Send Telemetry to Splunk Enterprise from Azure Resources via Azure Monitor, Part 1
Azure Monitor is Microsoft Azure’s built-in pipeline for searching, archiving, and routing your monitoring data, providing a single path for getting Azure data into 3rd party analytics systems. An open source project has recently published a Splunk modular input, or add-on, that allows users to easily send telemetry from Azure-based resources such as VMs, web sites and many others directly into Splunk Enterprise. If you already know what Azure Monitor is and what an add-on is and you just want to get it, head on over to Splunkbase by clicking here.
This is Part 1 of a 5 part blog series. Here’s the list of links:
- Cloud-based Splunk, using the add-on (Part 2)
- Cloud-based Splunk, using the HTTP Event Collector (Part 3)
- Premises-based Splunk, using private network (Part 4)
- Premises-based Splunk, via the internet (Part 5)
What data can I get from Azure Monitor?
Two types of data can be gotten from Azure Monitor: metrics and logs. There are two types of data sources for logs: Azure resources and your Azure subscription.
If an Azure resource emits logs via Azure Monitor, they are known as Diagnostic Logs. Each log record will be of one log category for that resource type (such as Network Security Group, or Microsoft.Network/networkSecurityGroup). A resource type may emit log records of more than one log category.

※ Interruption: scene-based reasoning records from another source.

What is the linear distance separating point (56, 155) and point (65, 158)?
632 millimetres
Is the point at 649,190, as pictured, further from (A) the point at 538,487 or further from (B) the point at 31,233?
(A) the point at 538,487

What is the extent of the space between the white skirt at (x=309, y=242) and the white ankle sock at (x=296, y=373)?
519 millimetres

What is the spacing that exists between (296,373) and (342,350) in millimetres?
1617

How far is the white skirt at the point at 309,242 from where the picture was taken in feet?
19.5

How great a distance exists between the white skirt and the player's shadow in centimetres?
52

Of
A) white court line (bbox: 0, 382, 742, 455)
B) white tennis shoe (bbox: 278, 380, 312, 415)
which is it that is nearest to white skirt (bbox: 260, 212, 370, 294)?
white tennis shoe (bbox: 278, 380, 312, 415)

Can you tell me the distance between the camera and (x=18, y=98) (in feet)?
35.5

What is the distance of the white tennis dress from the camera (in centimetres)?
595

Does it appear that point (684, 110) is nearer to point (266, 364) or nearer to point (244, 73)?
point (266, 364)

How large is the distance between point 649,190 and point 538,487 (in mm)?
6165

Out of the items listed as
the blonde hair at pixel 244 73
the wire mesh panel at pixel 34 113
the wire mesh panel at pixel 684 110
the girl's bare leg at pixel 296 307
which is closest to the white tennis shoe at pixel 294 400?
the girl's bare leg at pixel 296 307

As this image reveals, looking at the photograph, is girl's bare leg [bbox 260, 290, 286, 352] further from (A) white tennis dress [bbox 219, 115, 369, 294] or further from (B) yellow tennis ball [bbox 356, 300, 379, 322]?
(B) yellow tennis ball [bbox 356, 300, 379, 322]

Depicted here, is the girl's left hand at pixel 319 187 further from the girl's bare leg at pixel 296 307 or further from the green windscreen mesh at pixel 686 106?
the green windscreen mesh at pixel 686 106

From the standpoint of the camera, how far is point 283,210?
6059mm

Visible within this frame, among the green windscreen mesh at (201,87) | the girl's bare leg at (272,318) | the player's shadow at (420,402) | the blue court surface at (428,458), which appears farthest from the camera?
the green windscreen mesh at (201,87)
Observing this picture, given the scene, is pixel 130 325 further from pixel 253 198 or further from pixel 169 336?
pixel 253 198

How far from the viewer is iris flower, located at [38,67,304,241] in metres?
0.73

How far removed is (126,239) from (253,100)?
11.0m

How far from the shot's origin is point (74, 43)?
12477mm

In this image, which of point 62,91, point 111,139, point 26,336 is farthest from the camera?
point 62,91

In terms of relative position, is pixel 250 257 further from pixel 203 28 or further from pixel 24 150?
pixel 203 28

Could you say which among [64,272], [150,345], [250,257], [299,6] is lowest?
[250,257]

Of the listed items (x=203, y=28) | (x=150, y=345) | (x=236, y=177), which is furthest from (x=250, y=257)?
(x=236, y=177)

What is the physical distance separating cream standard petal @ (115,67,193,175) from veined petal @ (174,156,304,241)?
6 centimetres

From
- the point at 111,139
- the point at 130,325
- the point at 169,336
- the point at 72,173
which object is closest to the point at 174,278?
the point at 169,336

Your Azure subscription emits log records for various operations on your Azure resources such as create or update. These logs are known as Activity Logs, though they used to be known as Operational Logs or Audit Logs.
Some Azure resources emit metrics. An example is a VM. VM’s emit metrics such as Percentage CPU or network bytes in or out, and so on.
Here are a few more links if you want to learn more:
How do I get the add-on and get access to all of this data?
Full installation and configuration instructions are published in the wiki of the repo. Briefly though, download the SPL file from the packages folder of the repo then install into Splunk Enterprise using the Manage Apps page. There will be a couple more steps to install software dependencies onto your system. And there will be a few configuration steps for both Splunk and Azure. It takes less than 10 minutes and it’s all in the wiki.